Lise Davidsen (Leonore), David Butt Philip (Florestan), Georg Zeppenfeld (Rocco), Simon Neal (Don Pizarro), Amanda Forsythe (Marzelline), Robin Tritschler (Jaquino), Egils Silinš (Don Fernando). Orchestre et chœur du Royal Opera House, dir. Antonio Pappano, mise en scène, Tobias Kratzer.
Enregistrement live, 13 mars 2020, Covent Garden.

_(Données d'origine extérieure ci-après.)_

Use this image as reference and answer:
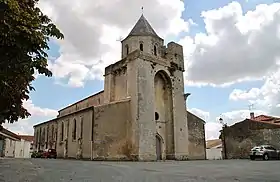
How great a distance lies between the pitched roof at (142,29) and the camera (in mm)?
37312

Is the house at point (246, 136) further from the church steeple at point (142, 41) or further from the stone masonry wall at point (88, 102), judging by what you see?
the stone masonry wall at point (88, 102)

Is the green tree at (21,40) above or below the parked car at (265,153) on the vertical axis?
above

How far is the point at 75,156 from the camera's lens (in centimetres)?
3469

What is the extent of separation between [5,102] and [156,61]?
2259 cm

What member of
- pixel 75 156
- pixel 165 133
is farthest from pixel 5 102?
pixel 165 133

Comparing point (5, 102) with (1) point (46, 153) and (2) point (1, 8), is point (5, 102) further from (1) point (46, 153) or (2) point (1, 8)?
(1) point (46, 153)

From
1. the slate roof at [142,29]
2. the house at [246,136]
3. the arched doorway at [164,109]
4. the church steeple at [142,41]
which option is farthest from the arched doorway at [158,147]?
the slate roof at [142,29]

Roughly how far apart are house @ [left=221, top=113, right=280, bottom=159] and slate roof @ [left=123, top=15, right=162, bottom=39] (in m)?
16.1

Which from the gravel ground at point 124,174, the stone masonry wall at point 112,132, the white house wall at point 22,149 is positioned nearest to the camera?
the gravel ground at point 124,174

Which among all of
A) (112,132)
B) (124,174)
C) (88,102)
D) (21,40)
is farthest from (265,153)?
(21,40)

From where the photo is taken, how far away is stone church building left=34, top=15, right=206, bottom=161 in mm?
31141

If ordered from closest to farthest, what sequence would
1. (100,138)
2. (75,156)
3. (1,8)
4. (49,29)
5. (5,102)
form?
(1,8)
(49,29)
(5,102)
(100,138)
(75,156)

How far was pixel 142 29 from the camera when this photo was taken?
38.1 m

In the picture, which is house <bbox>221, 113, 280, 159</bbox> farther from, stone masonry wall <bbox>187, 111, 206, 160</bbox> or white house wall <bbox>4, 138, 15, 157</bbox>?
white house wall <bbox>4, 138, 15, 157</bbox>
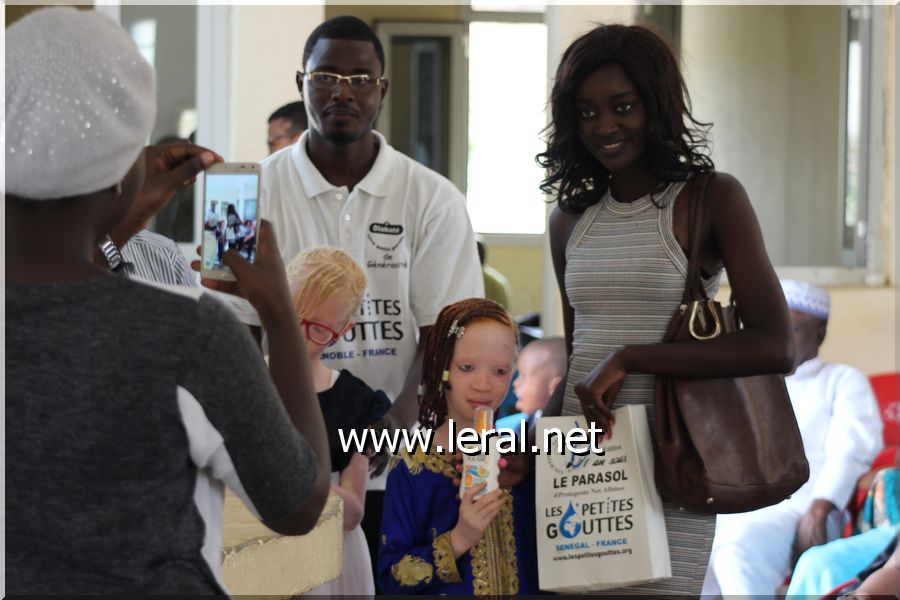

Opus Arte OA1334D (1 DVD). 2020. Synopsis en anglais. Sous-titres français. Distr. DistrArt Musique.
 
Enregistré juste avant le grand confinement de 2020, ce Fidelio marque les débuts à Covent Garden de Tobias Kratzer, qui offre une lecture à la fois passionnante et irritante du chef-d'œuvre de Beethoven. En déplaçant l'intrigue en France au moment de la Terreur, il remonte en quelque sorte aux origines du livret, inspiré de la Leonore (1798) de Bouilly et Gaveaux, et met en avant l'extrême violence du peuple. À l'instar de nombreux metteurs en scène, il modifie les dialogues du Singspiel : il les abrège et ajoute des extraits de Büchner et de Grillparzer qui s'insèrent fort bien à la trame. On pense en particulier à la touchante berceuse tirée de La Mort de Danton de Büchner que Léonore chantonne avec une douceur infinie à son époux avant le trio « Euch werde Lohn ». Kratzer confère aussi une importance cruciale à Marzelline, qui, après avoir découvert le sexe véritable de Fidelio dès le premier acte (pendant « Abscheulicher ! »), décide de prêter secours à celle qui l'a trompée pour une juste cause. En plus de sonner la trompette salvatrice, elle défend Léonore et son mari en blessant Pizarro avec un fusil. Cohérents et réalisés avec un admirable sens du détail, ces changements soulèvent l'enthousiasme. En revanche, l'approche brechtienne du second acte appelle de sérieuses réserves : sur un plateau éclairé d'une lumière crue, le petit tertre faisant office de cachot est entouré de spectateurs vêtus à la mode contemporaine dont les visages sont filmés et projetés sur un immense écran. S'ils semblent compatir au malheur de Florestan, ces témoins lui refusent tout secours et ne se mêlent à l'action qu'avec l'arrivée de Don Fernando. Le caractère allégorique de l'action peut certes se prêter à une relecture symbolique, mais l'hiatus est ici trop accentué entre le réalisme quasi maniaque du premier acte et la distanciation déconcertante du second.
 
Chef amoureux des voix, Pappano accompagne ses solistes avec une attention de tous les instants, mais ne se hisse pas au rang des grands beethovéniens. Pauvre en relief et manquant de contrastes, sa direction ne s'enflamme que par intermittence, comme dans les dernières mesures de l'ouverture et lors de l'exultation finale, où le chœur révèle une belle ardeur. On aimerait aussi une atmosphère plus méditative dans le quatuor en canon et le chœur des prisonniers. La distribution est dominée par Lise Davidsen, dont la Léonore appartient d'ores et déjà à l'Histoire. Projetée avec une rare insolence, la voix allie puissance, souplesse et expressivité, qualités qui font notamment merveille dans un « Abscheulicher ! » à couper le souffle par sa perfection sidérante et son intensité dramatique. Comédienne de talent, elle endosse avec naturel le costume masculin tout en traduisant avec éloquence son amour conjugal. Remplaçant Jonas Kaufmann (souffrant), David Butt Philip fait forte impression en Florestan au timbre séduisant, doté d'une grande vaillance, d'une excellente technique et d'un phrasé toujours élégant. L'autre triomphateur de la soirée est Georg Zeppenfeld, dont le Rocco d'une distinction quasi aristocratique possède des moyens vocaux opulents qui surpassent de loin ceux de Simon Neal, dont le Pizarro souffre d'une émission inégale et d'aigus d'une justesse approximative. Faisant preuve ici d'une force de caractère inhabituelle, Marzelline trouve en Amanda Forsythe une interprète à la voix délicate, qui ne saurait se contenter du Jaquino querelleur chanté avec goût par Robin Tritschler. Le Fernando racé d'Egils Silinš complète la distribution de ce Fidelio aux évidents mérites vocaux.